死亡フラグは立ちません
野戦病院での一コマ
青年が少女にプロポーズする話
「君ってきれいな手をしてるな」
「……離してください。治療が出来ません」
「ええ~、いいじゃん。減るもんでもあるまいし」
「現在進行形であなたの血が減っているのですが。出血多量で死にますか?」
「ごめんなさい」
ぱっと手を離すと何事もなかったように治療を再開する。そっけいない態度とは裏腹に薬を塗り、包帯を巻いていく手は丁寧で慈愛に満ち満ちている。
その手を見つめながら青年は減らず口を叩いた。
「あのさ。この戦争が終わったら、俺と結婚しない?」
「ここでプロポーズをされたのは七回目です」
「え!? めっちゃされてんじゃん!! え? 七回目? 前の六人はどうなったの?」
「察してください」
「……まじかー。フラグ立ちまくりじゃん。ヤベェ、俺もフラグ立てちゃった」
そう言って笑う青年に少女は呆れた表情を向けた。
「元気なことは大変よろしいのですが、静かにしてください。ここは談話室でもカフェテラスでもないんですよ」
「可愛い女の子を見たら口説くっていうのが俺の信条なんで。いくら君の頼みでも聞けないな」
少女の手が一瞬止まる。ほんのりと色づく頬に青年は緩んでいた顔を更ににやけさせた。
「少々、不謹慎ではありませんか? ここには……苦しんでいる人たちがたくさんいるんです。そんな中で冗談を言ったり、笑ったりして。あなただって怪我が治ってもまた」
「明日には死ぬかもしれないからこそ、笑ってなきゃ人生もったいないじゃん。明日死なないかもしれないし、十年後も二十年後も三十年後もしぶとく生きてるかもしれない。そんな未来に君がいるって想像したらめちゃくちゃ幸せなんだもん」
青年は言葉通り、少女の瞳の奥にある未来を見つめるように、本当に幸せそうに笑った。
ここは治療所などではない。更なる地獄へと送り出すための中継地点だ。
なおせば使える見込みのあるものだけがこの場所に運ばれてくる。
地獄を見たものたちは戦場に戻るのを恐れ、逃げ出そうとするものまでいる。けれど逃げ出せば、今度は戦犯として国に処分される。
だから、夢想する。あるはずのない未来を。幸福な結末を。ただ現実から目を逸らすために。
少女が治療を施した彼らは決して帰ってこないのだ。
この青年だって同じだ。同じはずなのに、なぜ、こんなにも違うのだろう。
夢想などではない。現実逃避などではない。青年の描いた未来が少女にも見えてしまった。少女自身、明日死んでしまうかもしれないというのに、何十年も先の未来に目の前の青年と笑っている自分がいとも容易く想像できてしまった。

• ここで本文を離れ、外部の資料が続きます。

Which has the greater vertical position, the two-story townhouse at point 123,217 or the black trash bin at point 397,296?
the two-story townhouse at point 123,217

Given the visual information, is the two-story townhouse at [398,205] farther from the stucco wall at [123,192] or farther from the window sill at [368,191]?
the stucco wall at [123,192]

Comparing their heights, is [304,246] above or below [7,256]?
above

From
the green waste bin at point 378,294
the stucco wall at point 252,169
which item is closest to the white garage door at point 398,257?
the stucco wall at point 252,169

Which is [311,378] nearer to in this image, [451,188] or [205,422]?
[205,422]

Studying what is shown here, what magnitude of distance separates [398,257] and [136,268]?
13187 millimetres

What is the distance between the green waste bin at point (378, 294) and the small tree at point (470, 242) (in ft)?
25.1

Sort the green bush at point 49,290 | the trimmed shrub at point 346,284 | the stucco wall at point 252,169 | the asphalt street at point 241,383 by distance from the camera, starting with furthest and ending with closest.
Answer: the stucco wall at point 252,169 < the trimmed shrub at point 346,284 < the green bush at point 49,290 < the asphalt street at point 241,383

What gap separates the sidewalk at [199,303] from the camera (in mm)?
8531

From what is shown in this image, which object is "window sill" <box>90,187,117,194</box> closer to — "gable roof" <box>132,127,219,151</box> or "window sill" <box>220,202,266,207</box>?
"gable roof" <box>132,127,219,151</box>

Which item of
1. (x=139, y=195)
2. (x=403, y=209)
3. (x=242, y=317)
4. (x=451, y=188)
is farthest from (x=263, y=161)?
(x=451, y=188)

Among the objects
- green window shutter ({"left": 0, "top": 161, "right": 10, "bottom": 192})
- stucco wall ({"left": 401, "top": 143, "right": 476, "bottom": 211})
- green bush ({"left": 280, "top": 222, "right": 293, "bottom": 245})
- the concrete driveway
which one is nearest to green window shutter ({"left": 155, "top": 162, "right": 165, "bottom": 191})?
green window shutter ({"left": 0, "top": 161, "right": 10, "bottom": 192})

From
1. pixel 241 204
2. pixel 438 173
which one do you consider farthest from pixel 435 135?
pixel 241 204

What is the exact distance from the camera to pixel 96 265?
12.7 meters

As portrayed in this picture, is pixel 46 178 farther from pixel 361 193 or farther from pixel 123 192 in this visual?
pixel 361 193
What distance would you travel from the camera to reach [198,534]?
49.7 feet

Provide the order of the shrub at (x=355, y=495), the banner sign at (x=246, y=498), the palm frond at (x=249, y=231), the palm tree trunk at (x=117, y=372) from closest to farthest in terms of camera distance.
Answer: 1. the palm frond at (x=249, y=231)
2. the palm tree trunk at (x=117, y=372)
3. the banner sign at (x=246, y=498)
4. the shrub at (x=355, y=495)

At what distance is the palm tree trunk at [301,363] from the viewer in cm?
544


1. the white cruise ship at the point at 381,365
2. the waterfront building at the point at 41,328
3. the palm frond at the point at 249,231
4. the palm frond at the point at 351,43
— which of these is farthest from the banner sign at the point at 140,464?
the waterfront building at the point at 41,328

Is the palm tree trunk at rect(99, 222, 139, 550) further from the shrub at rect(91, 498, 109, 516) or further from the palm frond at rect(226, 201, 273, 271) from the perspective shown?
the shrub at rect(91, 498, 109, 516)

いつもの自分なら幸せな脳みそですねなんて皮肉を言っているはずなのに少女の口から出た言葉は全く意味の異なるものだった。
「それは、幸せな未来かもしれませんね」
「でしょでしょ!? だから、俺と結婚しよう! 返事はオッケーってことでいいんだよね!?……よっしゃああああ!!っっっあいてててっ」
「ちょ、ちょっと!急に動かないでください!あと、叫ばないでください!!ていうか、オッケーしてません!!」
急に起き上がってガッツポーズしたと思えば、あまりの痛みにベッドに逆戻りした。
少女は少女でどこから突っ込めばいいのか混乱している。それでも、たくさんの治療を施してきたその手は正しい処置を施していく。
「……君の手はきれいだ」
「それはどうも」
「ちょっとツンケンしてるところも可愛い」
「そうですか」
「可愛いって言うとほっぺが赤くなる所もキュンです」
「はいはい」
「プロポーズの返事はいつもらえますか?」
「…………未来の約束は出来ません」
「わかった」
少女ははっと顔を上げた。否定の言葉にこんなにあっさりと同意が返ってくるとは思っていなかったからだ。けれど青年の顔を見て、少女はあっけに取られた。
「……なんで、笑ってるんですか?」
正しくはニヤニヤしている、だ。それはもう盛大に。怪我人でなければどつきたいほどに青年はやに下がっていた。
「いや、だって、それってさ。ううん。なんでもない! とりあえず今は、君に手当してもらえる幸せを噛み締めておこうかなって」
「なんですか、それ?」
少女は思わずふふっと笑う。そんな少女の微笑みを見て、青年は喜びに身悶える。
ここは戦場だ。
明日には死ぬとも知れぬ命。
それでも彼らは笑い合って今を生きるのだ。